* **TASK REQUIREMENTS**
Edit the items from the line with "How far are bride" up to and including the line with "which one appears farthest", replacing "flip flop" with "flip-flop" and keeping everything else the same. Return only those lines.

* **DATA TO USE**
____________________

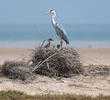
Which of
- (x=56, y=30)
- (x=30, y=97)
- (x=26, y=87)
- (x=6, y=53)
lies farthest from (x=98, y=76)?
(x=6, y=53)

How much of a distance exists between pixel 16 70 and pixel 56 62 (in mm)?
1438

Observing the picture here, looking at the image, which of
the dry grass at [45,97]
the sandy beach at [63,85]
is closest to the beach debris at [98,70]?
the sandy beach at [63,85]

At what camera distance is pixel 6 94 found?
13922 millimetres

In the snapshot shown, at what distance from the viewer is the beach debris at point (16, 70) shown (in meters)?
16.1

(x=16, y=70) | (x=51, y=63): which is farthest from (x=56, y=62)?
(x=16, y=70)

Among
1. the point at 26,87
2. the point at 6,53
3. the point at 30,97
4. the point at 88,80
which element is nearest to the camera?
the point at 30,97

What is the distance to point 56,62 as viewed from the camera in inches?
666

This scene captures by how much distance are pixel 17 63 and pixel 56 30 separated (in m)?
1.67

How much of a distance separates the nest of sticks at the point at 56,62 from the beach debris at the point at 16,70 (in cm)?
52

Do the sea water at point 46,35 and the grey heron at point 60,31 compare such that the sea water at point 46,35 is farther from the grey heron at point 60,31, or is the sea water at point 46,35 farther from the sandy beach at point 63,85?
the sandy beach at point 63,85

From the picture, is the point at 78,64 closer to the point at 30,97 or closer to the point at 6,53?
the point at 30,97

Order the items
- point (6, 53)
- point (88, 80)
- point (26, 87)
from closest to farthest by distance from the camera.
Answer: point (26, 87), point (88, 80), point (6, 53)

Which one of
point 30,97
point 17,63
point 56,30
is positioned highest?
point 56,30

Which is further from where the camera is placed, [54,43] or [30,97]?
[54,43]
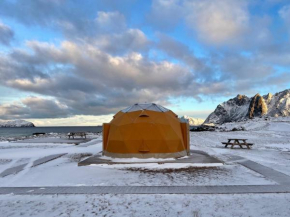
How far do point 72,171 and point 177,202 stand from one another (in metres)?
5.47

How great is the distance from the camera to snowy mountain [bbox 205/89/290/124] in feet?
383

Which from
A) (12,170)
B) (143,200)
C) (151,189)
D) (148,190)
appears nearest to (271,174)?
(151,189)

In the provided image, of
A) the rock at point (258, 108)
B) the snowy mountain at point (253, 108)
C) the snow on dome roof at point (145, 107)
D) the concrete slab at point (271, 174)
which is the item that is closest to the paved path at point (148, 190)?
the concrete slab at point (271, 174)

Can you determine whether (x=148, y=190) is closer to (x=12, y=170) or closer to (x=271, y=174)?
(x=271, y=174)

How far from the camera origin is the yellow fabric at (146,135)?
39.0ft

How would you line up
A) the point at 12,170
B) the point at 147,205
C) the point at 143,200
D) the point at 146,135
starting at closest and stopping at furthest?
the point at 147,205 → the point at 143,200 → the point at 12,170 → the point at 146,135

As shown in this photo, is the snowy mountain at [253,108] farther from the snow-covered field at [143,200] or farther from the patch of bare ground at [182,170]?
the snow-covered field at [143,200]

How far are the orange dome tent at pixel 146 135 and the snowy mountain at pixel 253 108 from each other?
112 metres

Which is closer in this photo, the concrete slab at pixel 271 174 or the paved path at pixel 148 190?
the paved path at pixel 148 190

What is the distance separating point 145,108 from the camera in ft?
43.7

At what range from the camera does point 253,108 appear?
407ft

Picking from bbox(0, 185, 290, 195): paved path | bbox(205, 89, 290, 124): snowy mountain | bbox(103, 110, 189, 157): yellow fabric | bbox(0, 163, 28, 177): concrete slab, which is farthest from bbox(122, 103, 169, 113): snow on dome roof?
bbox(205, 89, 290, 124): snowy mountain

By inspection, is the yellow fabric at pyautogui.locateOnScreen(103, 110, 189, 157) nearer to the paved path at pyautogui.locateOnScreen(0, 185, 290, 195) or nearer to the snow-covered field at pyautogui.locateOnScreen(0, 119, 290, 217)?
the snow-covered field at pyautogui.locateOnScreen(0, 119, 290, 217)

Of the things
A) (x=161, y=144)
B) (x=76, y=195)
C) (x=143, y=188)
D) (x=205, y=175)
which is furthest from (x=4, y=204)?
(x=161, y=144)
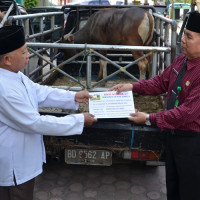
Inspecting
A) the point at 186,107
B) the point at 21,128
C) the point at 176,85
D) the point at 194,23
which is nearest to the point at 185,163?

____________________

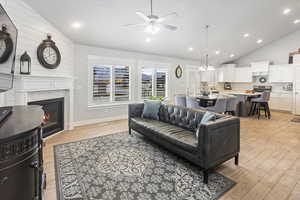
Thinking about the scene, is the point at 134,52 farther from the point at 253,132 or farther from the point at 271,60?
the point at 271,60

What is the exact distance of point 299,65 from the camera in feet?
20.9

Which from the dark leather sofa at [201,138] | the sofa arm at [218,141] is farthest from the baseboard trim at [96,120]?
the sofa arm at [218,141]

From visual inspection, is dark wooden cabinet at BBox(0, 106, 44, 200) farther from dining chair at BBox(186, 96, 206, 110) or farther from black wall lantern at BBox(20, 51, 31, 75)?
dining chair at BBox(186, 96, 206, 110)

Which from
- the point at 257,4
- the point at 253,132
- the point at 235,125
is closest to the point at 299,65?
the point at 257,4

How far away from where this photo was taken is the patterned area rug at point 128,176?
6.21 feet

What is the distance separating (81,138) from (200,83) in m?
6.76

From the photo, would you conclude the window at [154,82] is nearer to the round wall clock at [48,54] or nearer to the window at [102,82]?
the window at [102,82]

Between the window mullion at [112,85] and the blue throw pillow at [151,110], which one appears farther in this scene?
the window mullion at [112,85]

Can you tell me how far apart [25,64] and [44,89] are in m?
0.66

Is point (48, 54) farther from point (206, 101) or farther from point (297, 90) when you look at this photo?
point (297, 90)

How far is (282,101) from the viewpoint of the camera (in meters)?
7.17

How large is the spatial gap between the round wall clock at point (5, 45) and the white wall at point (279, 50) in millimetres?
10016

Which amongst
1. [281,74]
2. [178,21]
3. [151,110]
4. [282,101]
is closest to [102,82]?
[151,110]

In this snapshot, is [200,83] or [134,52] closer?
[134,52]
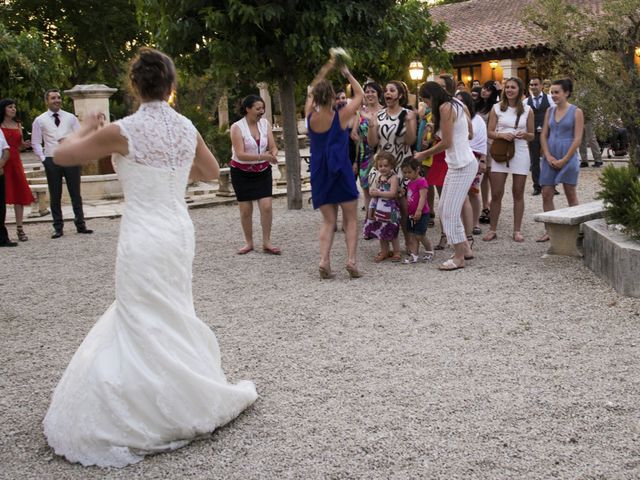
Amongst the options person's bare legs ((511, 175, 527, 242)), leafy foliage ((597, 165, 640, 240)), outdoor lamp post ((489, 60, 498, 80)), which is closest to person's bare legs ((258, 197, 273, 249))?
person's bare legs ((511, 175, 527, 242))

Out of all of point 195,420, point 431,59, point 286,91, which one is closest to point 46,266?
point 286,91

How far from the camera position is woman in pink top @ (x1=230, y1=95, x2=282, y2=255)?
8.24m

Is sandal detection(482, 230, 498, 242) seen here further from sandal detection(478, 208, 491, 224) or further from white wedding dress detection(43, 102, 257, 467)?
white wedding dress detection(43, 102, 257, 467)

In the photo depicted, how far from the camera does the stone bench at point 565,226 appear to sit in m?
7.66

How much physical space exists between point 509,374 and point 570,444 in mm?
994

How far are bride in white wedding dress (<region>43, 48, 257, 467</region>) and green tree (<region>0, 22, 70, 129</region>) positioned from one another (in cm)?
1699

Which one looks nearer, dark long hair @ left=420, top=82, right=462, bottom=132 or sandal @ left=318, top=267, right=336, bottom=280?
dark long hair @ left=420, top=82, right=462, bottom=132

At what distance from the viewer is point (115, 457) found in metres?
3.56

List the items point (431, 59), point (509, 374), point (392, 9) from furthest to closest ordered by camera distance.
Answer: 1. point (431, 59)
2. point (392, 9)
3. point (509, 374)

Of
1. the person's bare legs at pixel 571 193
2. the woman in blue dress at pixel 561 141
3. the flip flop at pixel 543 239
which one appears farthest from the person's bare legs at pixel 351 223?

____________________

* **FINISHED ANSWER**
How far are bride in white wedding dress (<region>43, 48, 257, 467</region>) and green tree (<region>0, 22, 70, 129</region>) positioned from one another (in cm)?
1699

Which one looks nearer, dark long hair @ left=420, top=82, right=462, bottom=132 or sandal @ left=318, top=267, right=336, bottom=280?
dark long hair @ left=420, top=82, right=462, bottom=132

At what distance from the viewer is point (115, 457) found in metres?
3.56

List the items point (431, 59), point (509, 374), point (392, 9) from furthest to closest ordered by camera distance.
Answer: 1. point (431, 59)
2. point (392, 9)
3. point (509, 374)

Of
1. the person's bare legs at pixel 571 193
2. the woman in blue dress at pixel 561 141
3. the flip-flop at pixel 543 239
which one appears farthest from the person's bare legs at pixel 351 223?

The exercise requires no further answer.